Saturday, November 28th, 2009

[IMAGE] Pacific Tree frog

…click to listen:

…about the music

Rain croak.

The embossed lettering atop my trash can instructs, “para que no entren los animales… lock the darn lid.” (my translation). Sure, the clever handles prevent raccoons and deer from enjoying the leftovers, but there is no stopping the renegade Pacific Tree frogs, who don’t read Spanish.

My studio window is wide open on this quiet, mild, grey Sunday, and I’m surrounded by the delightful and insistent commentary of many little frogs as I type this. They love this weather. Or maybe they despise it, and are whining. I can’t tell because I haven’t signed up for the Berlitz course in Amphibianese. Against a hazy, shifting ceiling, the grass and the trees are green, and remain so throughout the winter. Even in winter, it rarely looks bleak here because of two things: the perpetual verdant landscape, and the fact that ninety percent of the time, even our grey weather offers fluffy, three-dimensional clouds in varying hues, giving visual depth and movement to the sky. It really is quite poetic. The frogs provide the text. I keep my window open, to steal the music.

Taking flight

Monday, November 23rd, 2009

[IMAGE] Kenmore Air view

…click to listen:

…about the music

Moving. Always.

Yes, home again. After 17 days on the road. In the air, in hotels, in meetings, in rehearsals, in concert halls, in lecture halls, in receptions, in universities, in homes and apartments, in museums, in trains and cars and ferries and buses and taxicabs, in restaurants and bars and coffee houses and clubs, in elevators and up and down stairs and escalators and sidewalks and sometimes wondering where the heck I was going but all-times having a great time getting there and back.

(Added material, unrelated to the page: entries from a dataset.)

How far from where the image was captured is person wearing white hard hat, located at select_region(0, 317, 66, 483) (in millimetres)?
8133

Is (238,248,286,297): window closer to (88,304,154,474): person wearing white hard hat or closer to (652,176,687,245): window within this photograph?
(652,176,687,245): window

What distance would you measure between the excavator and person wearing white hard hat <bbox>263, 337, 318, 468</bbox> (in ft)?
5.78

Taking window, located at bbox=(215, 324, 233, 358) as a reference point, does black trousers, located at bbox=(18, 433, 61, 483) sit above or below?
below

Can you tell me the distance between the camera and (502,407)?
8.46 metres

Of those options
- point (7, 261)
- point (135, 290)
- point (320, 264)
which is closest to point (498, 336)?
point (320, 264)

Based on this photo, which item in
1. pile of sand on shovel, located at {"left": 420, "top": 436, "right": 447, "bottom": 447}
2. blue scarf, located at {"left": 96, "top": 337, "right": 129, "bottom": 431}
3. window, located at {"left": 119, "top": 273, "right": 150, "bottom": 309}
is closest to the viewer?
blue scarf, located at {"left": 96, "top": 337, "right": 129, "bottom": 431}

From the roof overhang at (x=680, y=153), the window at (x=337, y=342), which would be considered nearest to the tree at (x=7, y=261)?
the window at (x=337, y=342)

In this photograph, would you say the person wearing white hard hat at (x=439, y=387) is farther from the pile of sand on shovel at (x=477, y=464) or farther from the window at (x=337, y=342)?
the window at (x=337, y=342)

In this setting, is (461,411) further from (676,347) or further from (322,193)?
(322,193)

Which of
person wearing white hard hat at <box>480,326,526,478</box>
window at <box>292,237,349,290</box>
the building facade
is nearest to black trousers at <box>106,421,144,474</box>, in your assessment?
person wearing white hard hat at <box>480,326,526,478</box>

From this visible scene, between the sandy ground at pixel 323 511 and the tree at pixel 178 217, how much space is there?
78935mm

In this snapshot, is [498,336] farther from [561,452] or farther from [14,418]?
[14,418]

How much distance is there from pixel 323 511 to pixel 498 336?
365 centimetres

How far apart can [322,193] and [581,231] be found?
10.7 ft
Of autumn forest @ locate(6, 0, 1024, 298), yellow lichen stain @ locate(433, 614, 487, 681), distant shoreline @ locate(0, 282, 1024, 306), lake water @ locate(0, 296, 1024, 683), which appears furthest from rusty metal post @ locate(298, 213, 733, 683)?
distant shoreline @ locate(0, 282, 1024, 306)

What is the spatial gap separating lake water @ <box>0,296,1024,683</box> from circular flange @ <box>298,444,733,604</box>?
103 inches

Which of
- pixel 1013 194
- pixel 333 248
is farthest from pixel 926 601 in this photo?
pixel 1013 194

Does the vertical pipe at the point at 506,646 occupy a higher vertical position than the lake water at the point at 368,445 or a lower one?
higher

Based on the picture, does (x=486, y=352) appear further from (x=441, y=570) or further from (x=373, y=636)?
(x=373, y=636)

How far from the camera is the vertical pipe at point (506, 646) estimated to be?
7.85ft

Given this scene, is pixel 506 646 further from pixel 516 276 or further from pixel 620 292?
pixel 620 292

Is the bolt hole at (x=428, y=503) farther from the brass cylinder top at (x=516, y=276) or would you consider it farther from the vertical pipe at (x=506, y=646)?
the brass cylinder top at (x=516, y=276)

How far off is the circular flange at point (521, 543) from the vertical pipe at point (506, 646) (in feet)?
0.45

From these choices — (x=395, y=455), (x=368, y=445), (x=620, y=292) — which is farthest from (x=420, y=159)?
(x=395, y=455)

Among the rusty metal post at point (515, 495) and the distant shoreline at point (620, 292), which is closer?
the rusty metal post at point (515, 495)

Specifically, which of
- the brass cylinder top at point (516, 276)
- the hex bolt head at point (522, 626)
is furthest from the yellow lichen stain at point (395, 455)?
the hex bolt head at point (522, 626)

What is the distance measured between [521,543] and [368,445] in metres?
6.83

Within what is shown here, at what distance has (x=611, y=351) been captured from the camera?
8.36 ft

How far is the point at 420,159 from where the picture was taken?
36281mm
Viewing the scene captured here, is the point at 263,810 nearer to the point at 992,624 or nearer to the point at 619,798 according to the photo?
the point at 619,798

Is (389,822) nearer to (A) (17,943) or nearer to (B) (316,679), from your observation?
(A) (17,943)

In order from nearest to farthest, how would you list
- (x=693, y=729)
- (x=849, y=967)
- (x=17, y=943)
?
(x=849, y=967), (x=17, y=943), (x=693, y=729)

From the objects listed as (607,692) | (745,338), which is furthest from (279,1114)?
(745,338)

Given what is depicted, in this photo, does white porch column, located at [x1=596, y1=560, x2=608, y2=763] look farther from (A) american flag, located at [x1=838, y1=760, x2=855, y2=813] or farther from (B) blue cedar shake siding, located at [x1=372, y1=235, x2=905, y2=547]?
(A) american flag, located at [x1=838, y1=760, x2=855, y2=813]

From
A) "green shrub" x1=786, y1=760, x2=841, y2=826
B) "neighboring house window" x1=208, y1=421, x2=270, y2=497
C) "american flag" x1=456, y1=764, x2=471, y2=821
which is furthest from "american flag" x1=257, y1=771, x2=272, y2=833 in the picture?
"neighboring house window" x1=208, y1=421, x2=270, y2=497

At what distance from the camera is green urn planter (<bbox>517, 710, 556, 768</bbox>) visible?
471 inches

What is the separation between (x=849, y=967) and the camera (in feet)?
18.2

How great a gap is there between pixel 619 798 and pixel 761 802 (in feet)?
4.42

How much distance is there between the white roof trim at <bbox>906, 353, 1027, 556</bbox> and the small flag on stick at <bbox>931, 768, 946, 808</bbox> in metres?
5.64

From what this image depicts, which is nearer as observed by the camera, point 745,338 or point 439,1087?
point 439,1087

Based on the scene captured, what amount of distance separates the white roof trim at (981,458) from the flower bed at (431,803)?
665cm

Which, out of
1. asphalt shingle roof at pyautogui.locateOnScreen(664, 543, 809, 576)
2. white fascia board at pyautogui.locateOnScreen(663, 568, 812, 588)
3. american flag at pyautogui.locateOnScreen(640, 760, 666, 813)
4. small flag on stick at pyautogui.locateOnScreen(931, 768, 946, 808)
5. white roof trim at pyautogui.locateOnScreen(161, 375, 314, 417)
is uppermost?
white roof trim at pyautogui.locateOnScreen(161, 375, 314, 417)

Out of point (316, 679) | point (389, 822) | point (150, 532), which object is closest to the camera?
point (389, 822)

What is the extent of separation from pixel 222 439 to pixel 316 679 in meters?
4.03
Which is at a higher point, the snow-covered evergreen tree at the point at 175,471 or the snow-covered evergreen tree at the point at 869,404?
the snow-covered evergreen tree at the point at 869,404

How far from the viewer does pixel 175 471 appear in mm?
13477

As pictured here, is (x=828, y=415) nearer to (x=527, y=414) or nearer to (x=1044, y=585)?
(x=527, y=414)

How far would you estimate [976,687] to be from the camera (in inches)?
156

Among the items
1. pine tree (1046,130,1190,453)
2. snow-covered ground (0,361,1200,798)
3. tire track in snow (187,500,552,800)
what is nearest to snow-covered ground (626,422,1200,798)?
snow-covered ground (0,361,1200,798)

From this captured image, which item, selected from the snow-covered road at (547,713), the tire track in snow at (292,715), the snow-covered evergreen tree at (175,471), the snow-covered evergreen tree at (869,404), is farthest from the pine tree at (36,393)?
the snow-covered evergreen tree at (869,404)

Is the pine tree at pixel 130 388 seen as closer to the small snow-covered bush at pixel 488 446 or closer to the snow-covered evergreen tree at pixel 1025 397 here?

Next week I begin another trip. Five cities. Six planes. Eighteen days.
I will be looking up at trees for partridges.

Colors of home

Wednesday, November 4th, 2009

[IMAGE] sunset

…click to listen:

…about the music

Places of life and longing.

Above, the view from a friend’s house on the north end of San Juan Island, looking straight out to the Southern Gulf Islands of British Columbia and straight in to the universe. As I relaxed in one of those chairs, I was convinced that were this my home I would get absolutely no work done whatsoever.

Below, the full, intoxicatingly scented bloom of the island’s biggest lavender farm. Yes, it smells like it looks: instant calm. The web hasn’t figured out how to download that to your desktop yet. You’ll like it when I can put a little button on this blog screen that invites you to “click here” to experience the e-romatic wonder of this place. Now that’s how to reach an audience! Or, depending on what odors one offers, how to instantly repel them.

[IMAGE] lavender farm

And here, one of my frequent visitors (or, music critics). He and his big ears keep coming back, as if to check to see if I’ll ever get it right. I mean, seriously: just look at the utter exasperation on his face.

[IMAGE] visitor

Orange, purple, green, brown and all the other parts of the spectrum make up one beautiful aspect of my life. It’s pretty fascinating to embrace a bifurcated existence: one that’s remote and rural, and another that takes me from city after city– every month. Writing music, then talking about it in all those places. And, back again. I thrive on this balance, and post these snapshots not only to share the scenes with you, but to remind me what awaits in 17 days when I return from the five-state journey my 22″ roll-on and I start in the morning (uh, I think that might be the states of: confusion [where am I right now?], momentary panic [where did I place my boarding pass?], general bliss [what friendly people!] , illusion [surely they get what I’m talking about…uh… no?] and calm [yes, I’d love another glass, thank you]). I’ll try to post something here from the road while I’m traveling. No matter what state I happen to be in.